The Tradewinds franchise owned by SandLot Games is one such remake. It added period art, and in subsequent games changed the geography; and added magic, mythology. The addition of character stories and quests of increasing complexity and story-telling has also made them a type of fantasy role-playing game.
Tradewinds Classic is a simple remake, adding fun, colourful artwork and character biographies, and varying the game experience with different starting resources for different characters. In terms of fantasy elements, however, there isn't much here.
Tradewinds 2 expanded on the idea and added more detailed stories for characters by introducing tasks and a story arc for the character, interwoven with those of the other playable characters. Pursuing the character's story is optional, and even after a character's story ends, you can keep playing and amassing a fortune. Tradewinds 2 also began introducing a fantastical element with such things as using voodoo to help you in sea battles.
Tradewinds Legends took the Tradewinds franchise to an all-new level of fantasy, incorporating genies as a race regularly encountered and flying ships to visit ports high above sea level. Magical events and artifacts abound, and character stories were improved to be much more interesting and different for each character.
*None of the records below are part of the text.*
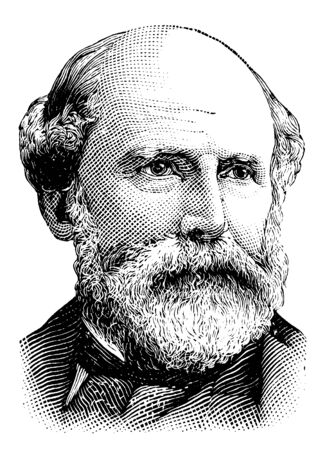 Matt W. Ransom, 1826-1904, he was a general in the confederate states army and U.S. senator from the state of North Carolina, vintage line drawing or engraving illustration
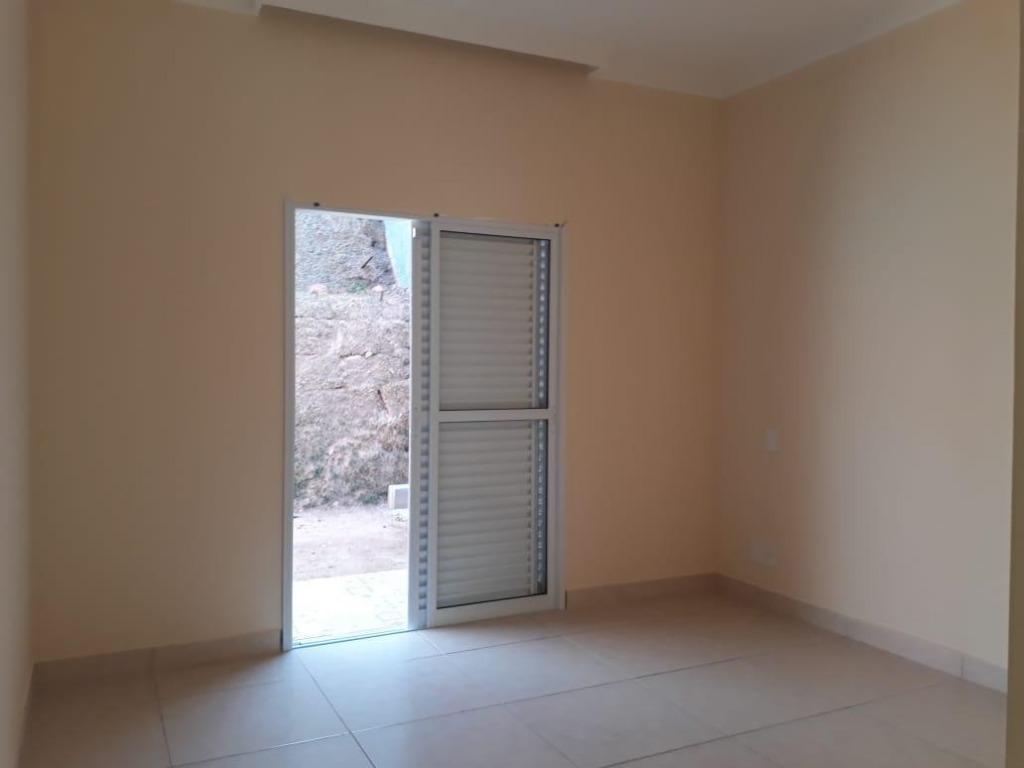 FOTO29 - Casa 3 quartos à venda Itatiba,SP - R$ 550.000 - CA2331 - 31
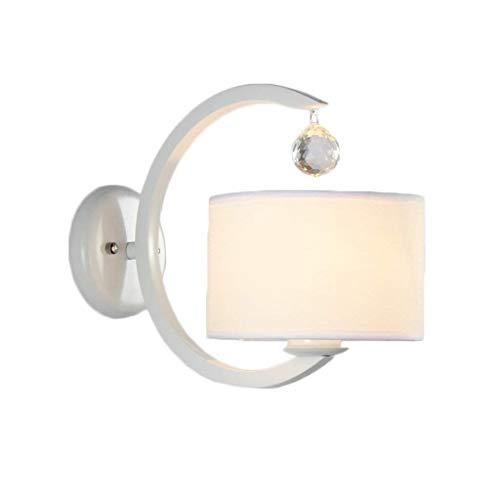 HJ-DENG Lettura del LED braccio dell'oscillazione Lampada da parete Lampada da parete a cristallo moderno della lampada da parete lampadario in stile Camera da letto Corridoio Soggiorno Simple Warm Co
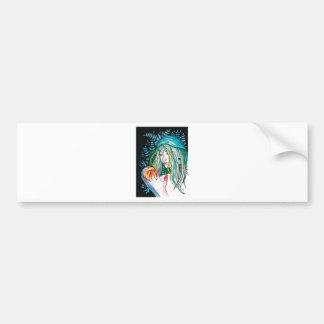 Adesivo De Para-choque Evergreen - retrato da aguarela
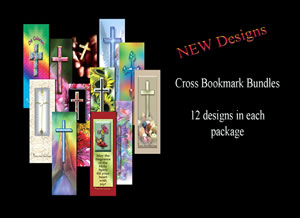 Palanca Gifts Cross Bookmark Bundles for Agape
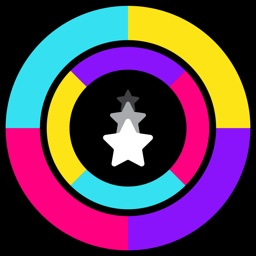 Switchy Colors - switch colors fast - addictive & fun!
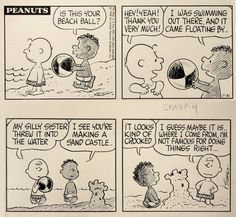 Brain Pickings: Charles M. Schulz, Civil Rights, and the Previously Unseen Art of Peanuts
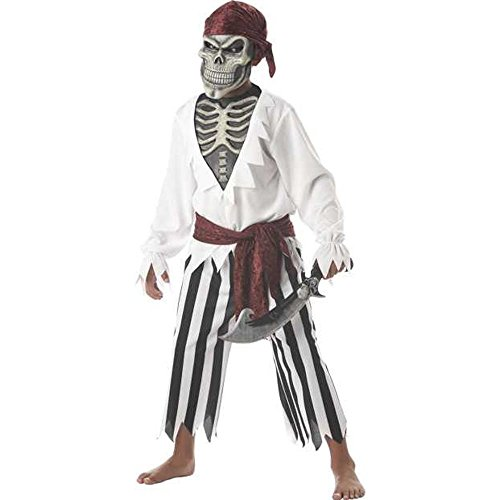 Child's Black And White Pirate Costume (Size: X-Large 12-14)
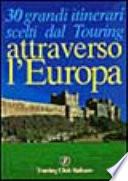 Attraverso l Europa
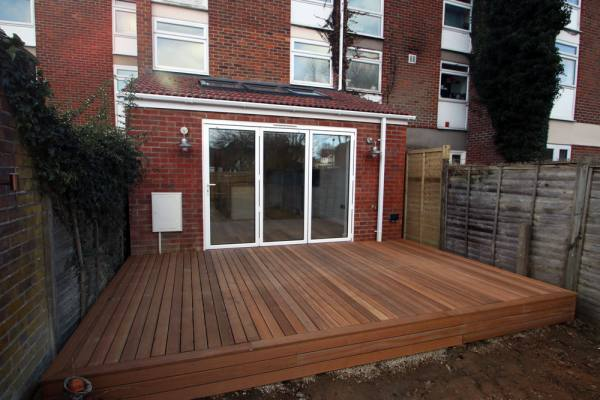 Residential Extension Commission: North Oxford, Oxford, Oxfordshire 8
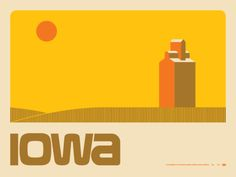 Aaron Draplins Iowa poster at Domestica via OMG Posters!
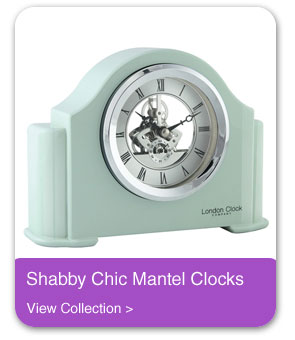 Shabby Chic Mantel Clocks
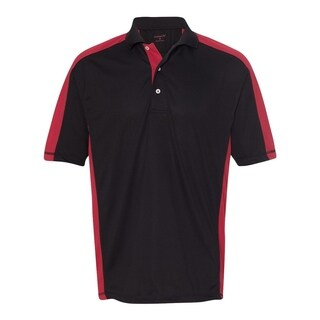 FeatherLite mens Colorblocked Moisture Free Mesh Sport Shirt (0465)
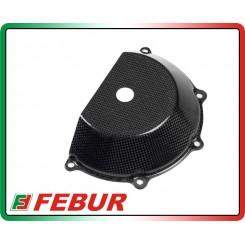 Cover frizione aperto carbonio Ducati GT1000 Paul Smart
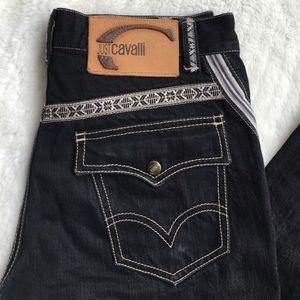 """Just Cavalli Denim - Just Cavalli Dark Capri Pants Size 26x23.5"""""""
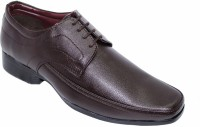 Alleviater Brown Lace Up Shoes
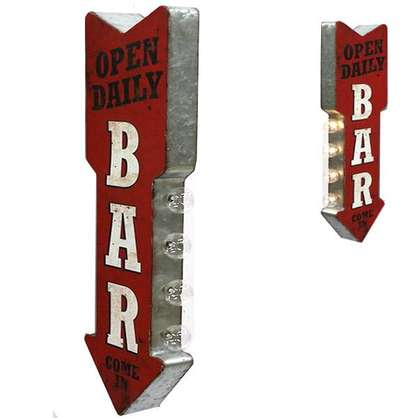 Bar Open Daily Vintage Marquee LED Sign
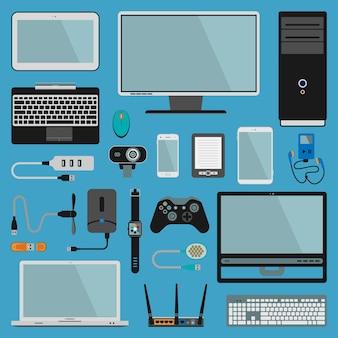 Dispositivi elettronici gadget icone tecnologia pc elettronica dispositivi multimediali.
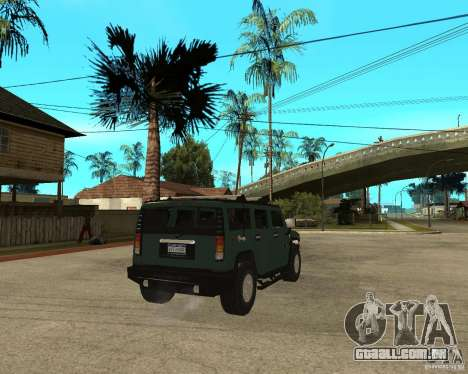 AMG H2 HUMMER SUV para GTA San Andreas traseira esquerda vista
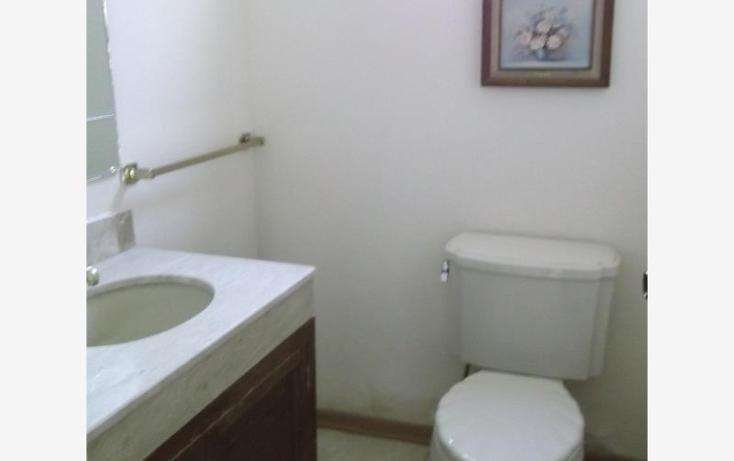 Foto de casa en venta en  , san isidro, torreón, coahuila de zaragoza, 1614354 No. 22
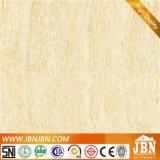 De Tegels van de Keramiek van Foshan poetsten de Dubbele Tegel van de Vloer van de Lading (op J6M00)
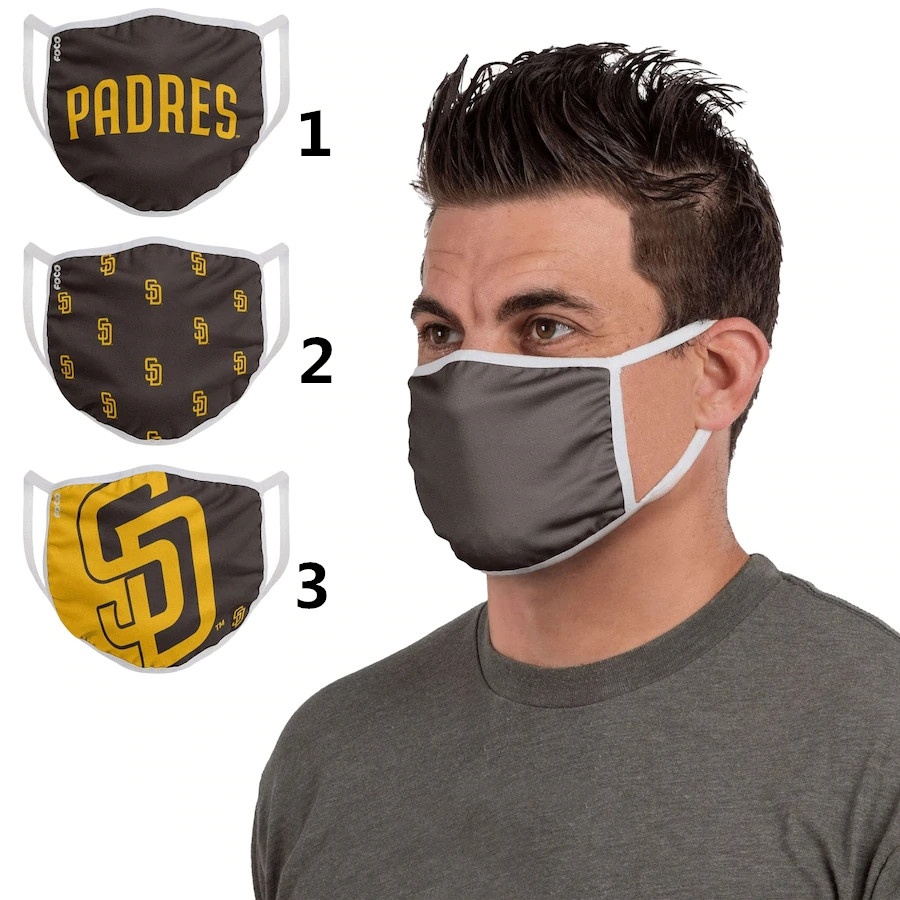 San Diego Padres Sports Face Mask 001 Filter Pm2.5 (Pls check description for details)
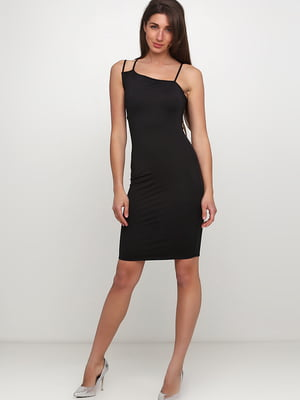 Платье черное | 5567774
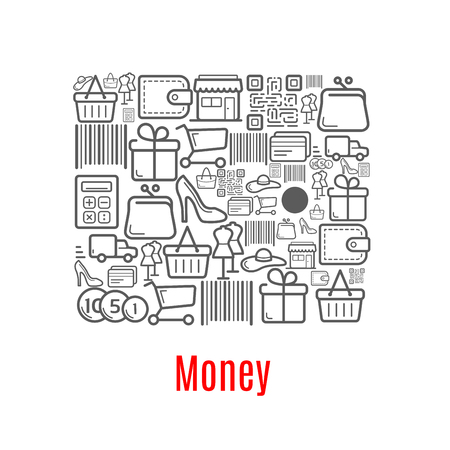 Money purse of shopping retail icons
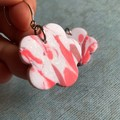 Marbled pink and white flower dangles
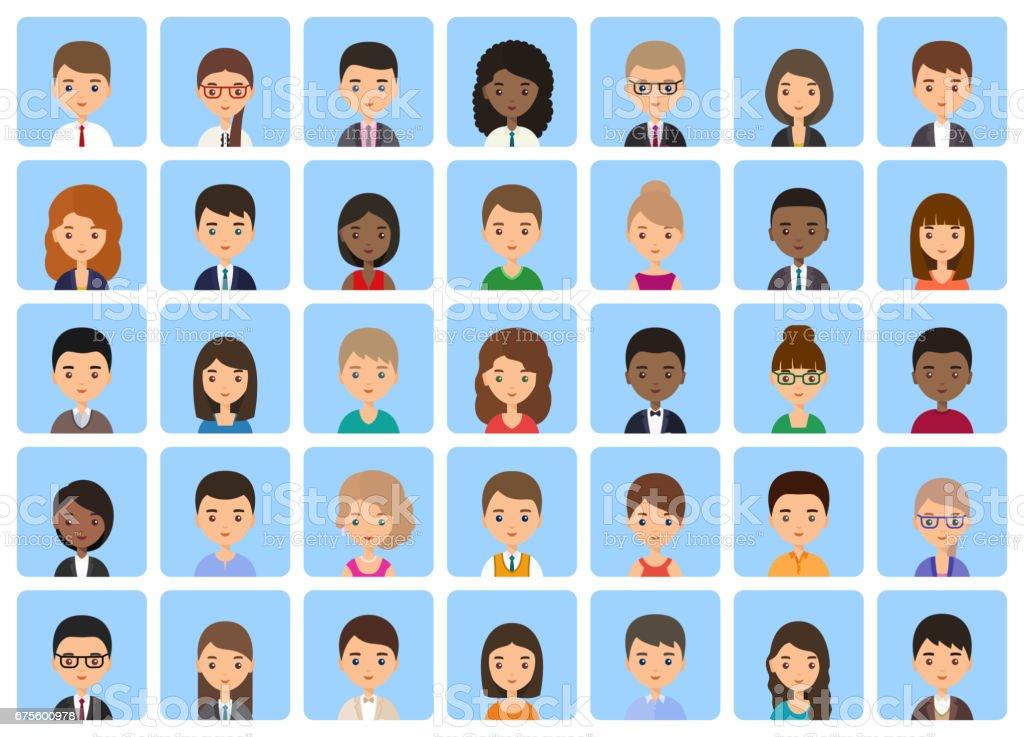 Avatars cartoon characters in flat design. Vector illustration. vector art illustration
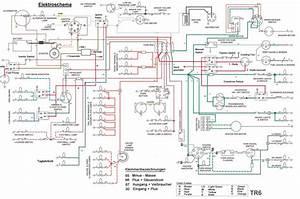 Db7b0 Tr6 Wiring Schematic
The game had a spinoff, Unlikely Heroes, featuring new stories and new commodities, but essentially the same gameplay.
Tradewinds Caravans toned down on the magic somewhat, but in graphics and especially in character stories, it improved considerably over Tradewinds Legends. The action moved away from sea to land now, along a mythical Silk Road, and travel now allowed players to manually avoid encounters rather than running into pirates and choosing the flee option.
After a somewhat complicated and more hands-on experience in Tradewinds Caravans, Tradewinds Odyssey was a return to the more familiar sea-travel format, this time in the Greece of mythology, and followed the structure of Tradewinds Legends quite closely. The storytelling is the best yet by far, with a mix of the comic, the serious, and even the philosophical. And for the first time, the game tracked a player's progress across various games, awarding feats and a point score reflecting how much of the game (as opposed to an individual story) had thus been discovered.